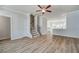 View of hallway to bathroom, with hardwood floors and a white painted door at 608 Marimba Pike, Mcdonough, GA 30253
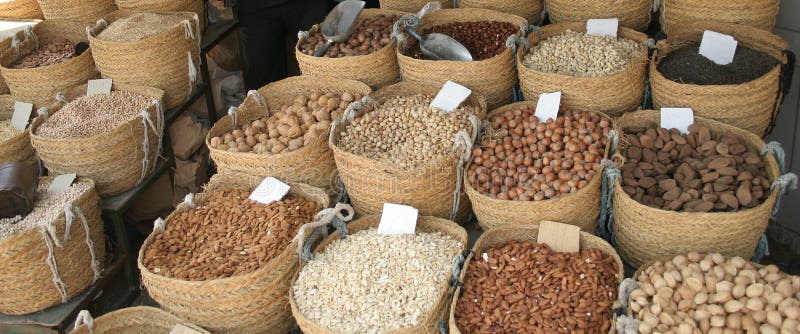 Baskets with various kinds of nuts in a village market in Tunisia. Baskets with various kinds of nuts in a village market in Tunisia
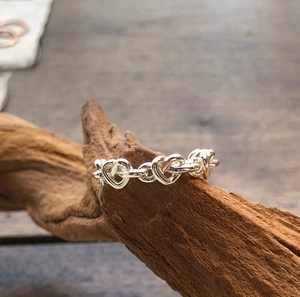Detailed view of 925 sterling silver ring with hollow heart-shaped chain design on dark wood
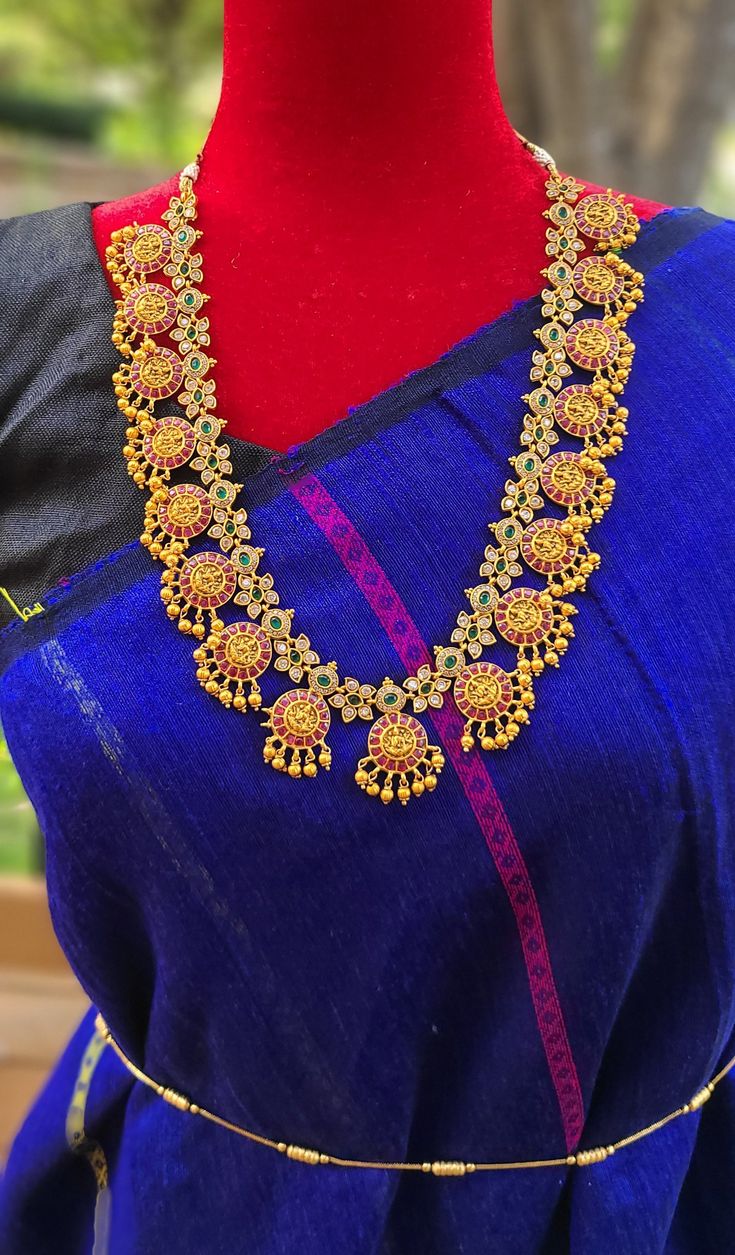 Add charm and charisma to your beautiful personality with these beautifully designed and handcrafted Brass necklaces. The antique finish gives this Necklace a very eye-catching look. A choker is also designed beautifully and compliments the Necklace very well. Wear it with any of your party or casual outfits and grab compliments all the way! Bollywood Style Long Temple Necklace For Celebrations, Long Temple Necklace With Latkans For Celebrations, Traditional Long Temple Necklace With Latkans, Festive Antique Gold Temple Jewelry Bridal Necklace, Brass Temple Jewelry Necklace With Cutdana, Long Meenakari Temple Necklace For Festivals, Long Temple Necklace With Meenakari For Festivals, Antique Gold Necklace For Diwali Festive Season, Festive Antique Gold Necklaces For Diwali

What to work on:
Quote each line of the listing exactly, but leave the pictures out.

Exercise solution:
 View of hallway to bathroom, with hardwood floors and a white painted door at 608 Marimba Pike, Mcdonough, GA 30253
 Baskets with various kinds of nuts in a village market in Tunisia. Baskets with various kinds of nuts in a village market in Tunisia
Detailed view of 925 sterling silver ring with hollow heart-shaped chain design on dark wood
 Add charm and charisma to your beautiful personality with these beautifully designed and handcrafted Brass necklaces. The antique finish gives this Necklace a very eye-catching look. A choker is also designed beautifully and compliments the Necklace very well. Wear it with any of your party or casual outfits and grab compliments all the way! Bollywood Style Long Temple Necklace For Celebrations, Long Temple Necklace With Latkans For Celebrations, Traditional Long Temple Necklace With Latkans, Festive Antique Gold Temple Jewelry Bridal Necklace, Brass Temple Jewelry Necklace With Cutdana, Long Meenakari Temple Necklace For Festivals, Long Temple Necklace With Meenakari For Festivals, Antique Gold Necklace For Diwali Festive Season, Festive Antique Gold Necklaces For Diwali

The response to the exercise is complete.